Many teachers will be hired into their first jobs as principals this summer. I’m not qualified to give advice to any of you. But here are some things I wish someone told me when I became a school administrator.
Five words you must learn to say: “I’m sorry. I was wrong.” I can only guarantee you one thing…you are going to mess up. When you do, don’t hide from your mistake or blame others. Admit it. Apologize to those you hurt. Do everything you can to make things better. And try not to make the same mistake again.
Never underestimate the power of the Popsicle. If you want a quick, fun way to gain support from kids and parents, buy a bunch of Popsicles, drive out to band camp, and give the kids a treat on a sweltering hot day. See my blog Don’t Ignore the Power of the Popsicle
Don’t have a band? Then on the last day of school before winter break hand out cookies to kids as they enter the building. Or appear in the school talent show. Or dress up on Halloween. In other words, do the unexpected. Everybody expects the principal to go to football games and choir concerts. When you do the unexpected, kids and parents see that you are human and you care, and they are more willing to forgive you when you mess up.
Err on side of kid. You are going to have to make really tough decisions. And in almost every decision you have to make, you will be lobbied a bunch of different ways by a bunch of different people. So when the time comes to make the decision, you can’t go wrong by doing what’s right for the kid. At the very least, you’ll sleep better. See my blog Of Pencils, Sporks and Compliance.
Equal and fair aren’t the same thing. You may want to follow the rule book to the letter. After all, when you were a teacher you respected administrators who did not waiver from the code of conduct. But the fact is, if all we ever did was follow the rule book, we wouldn’t need administrators; we could just hire a bunch of clerks who could administer discipline. You are a principal because you have shown the ability to make tough decisions, which often means seeing shades of gray. You may be accused of “not being consistent.” That’s a euphemism used by critics of your decisions, people who have the luxury of not having to make the tough decisions and those who don’t have all of the information. The only thing you have to worry about with consistency is this: consistently make the best decision for each unique situation.
Be tactful in giving hurtful news, but you don’t help anyone by being dishonestly kind. You are going to have to start evaluating teachers. You are going to witness activities in classrooms that are–at best–mediocre and–at worst–are harmful to kids. It will be very easy simply to give a great evaluation to the teacher to keep them happy. But the right thing to do is confront the problem tactfully, and do your best to help the teacher improve in the areas they need. They may be hurt. They may be offended. They may cry. But the second most important job you have (after student safety) is evaluating well.

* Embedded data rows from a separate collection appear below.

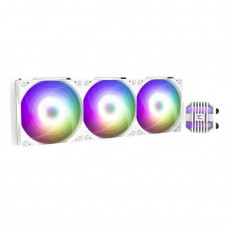 Система водяного охолодження Zalman Alpha 2 SE A36 White
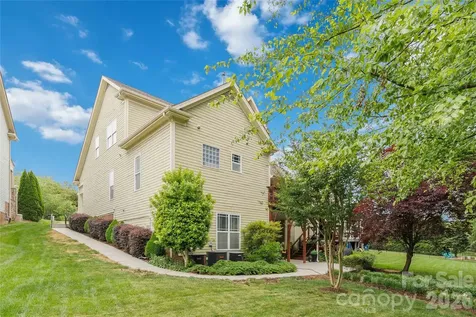 10719 Waycross Drive Huntersville NC 28078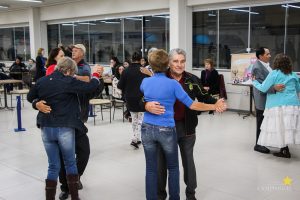 A Dança e o Ser Idoso – Formas de Empoderamento e Subjetivação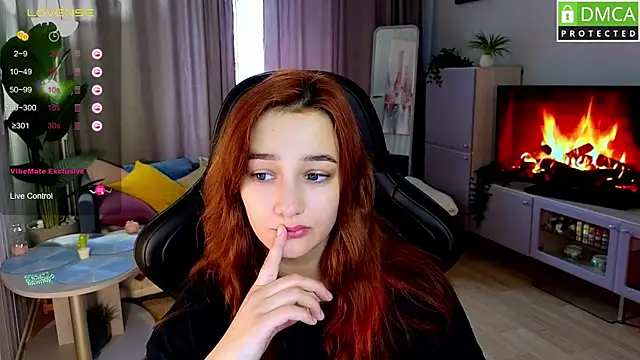 Snapshot of Sinty_Noria chatting on April 28, 1:04 am Sinty Noria online show from April 28, 1:04 am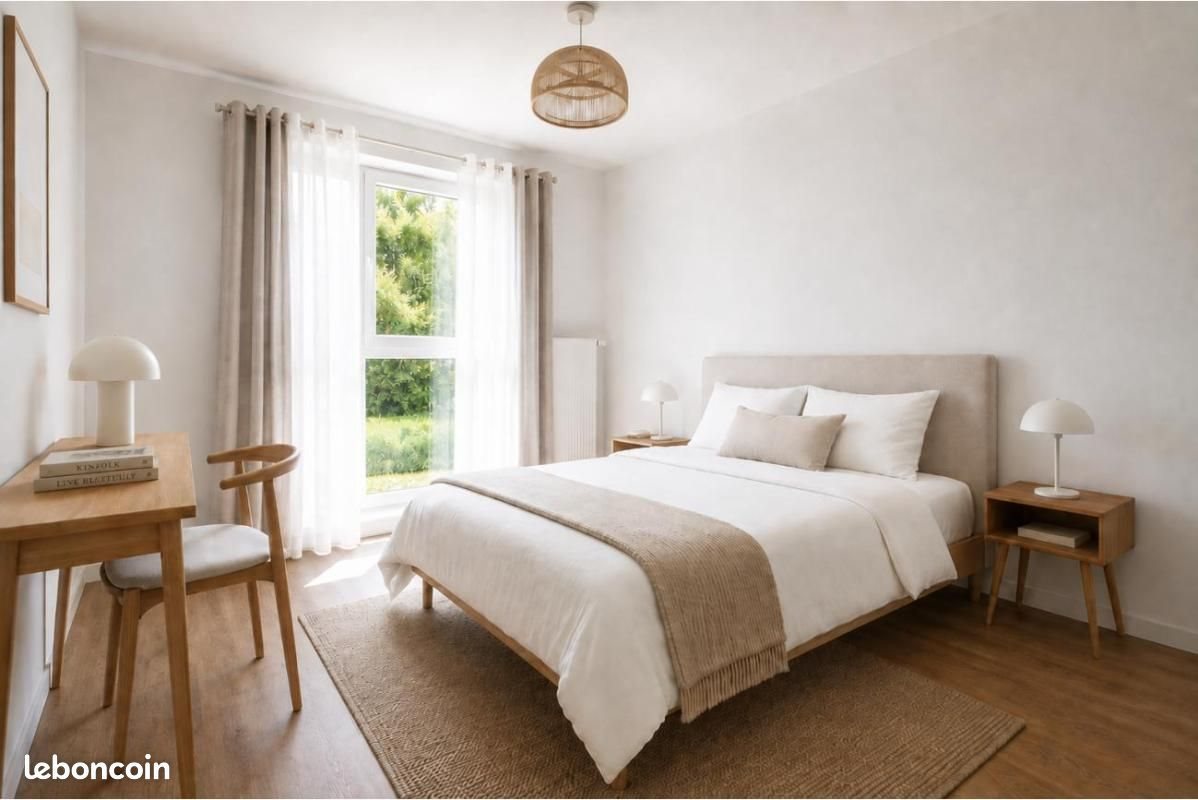 Appartement à vendre, 70m², Saint-Paul-lès-Dax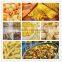 snack food electric industrial oven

You will never be accused of communicating too much. Communicate, communicate, communicate. Keep people in the loop about as much as you can, which includes students, staff, parents, the community, and the superintendent. And while email may be the most efficient, it is also one of the worst forms of communication (other than relaying simple announcements). Never engage in debate via email. Pick up the phone or make a personal visit to whomever you need to speak with. If somebody sends you an email with a question, and it takes more than a sentence or two to answer, make a phone call instead.

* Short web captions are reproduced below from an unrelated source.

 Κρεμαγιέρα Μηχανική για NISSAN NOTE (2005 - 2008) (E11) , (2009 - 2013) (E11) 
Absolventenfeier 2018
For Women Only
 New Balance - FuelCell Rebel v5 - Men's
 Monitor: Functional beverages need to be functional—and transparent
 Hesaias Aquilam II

When someone asks you to be pied in the face or kiss a pig or sit on a roof, say yes. You did not become a principal to be bored and sit behind your desk. Have fun. It’s the best job in the world. When you are given an opportunity to make a great story, say yes. See my blog Dress Like a Hot Dog? Pie in the Face? Kiss a Pig? That’s School Administration.
Never punish a crowd for the sins of one. Never punish a child for the sins of a parent. Discipline can be messy. It takes hard work, investigations, and tough decision making. Don’t take the easy way out by punishing a group of kids for the actions of one, and don’t punish a student for the sins of the parent (for example, it’s not a second grader’s fault if he is tardy to school every day, so don’t give him detentions for it). Treat your students with dignity and respect, and it will be returned to you. Sometimes that means somebody breaks a rule and gets away with it. So be it. That’s better than being unfair or unjust. When you are unfair to a student, it doesn’t teach them to follow rules, it teaches them to hate school.
Camp is for the campers, and school is for the students. Too often we forget that schools are for kids. Don’t forget that. See my blog Camp Is for the Campers.
Be merciful. Kids make mistakes. Remember how I said you will make mistakes? So will kids. Don’t tell kids not to cry over spilled milk and then yell at them when they spill it. Don’t hold grudges. Instead, use kids’ mistakes as an opportunity to teach them how they could have acted. Remember that the word “discipline” comes from the word “disciple,” meaning “follower.” Disciplines is not something we DO to kids; it’s something we want kids to HAVE. Teach by example, administer consequences dispassionately, and always allow a kid a second chance. See my blog For Your Students, Make Every Day Opening Day.
Get on Twitter. Twitter gives you the chance to share information, brag about your school, and learn from geniuses all over the world for free. Get on it, participate, and model this behavior for your staff. See my blogs Where Twitter Has Taken Me (Literally) and Old Friends Who Just Met.
New principals, good luck! You are about to embark on the greatest job in the world! I wish you the best!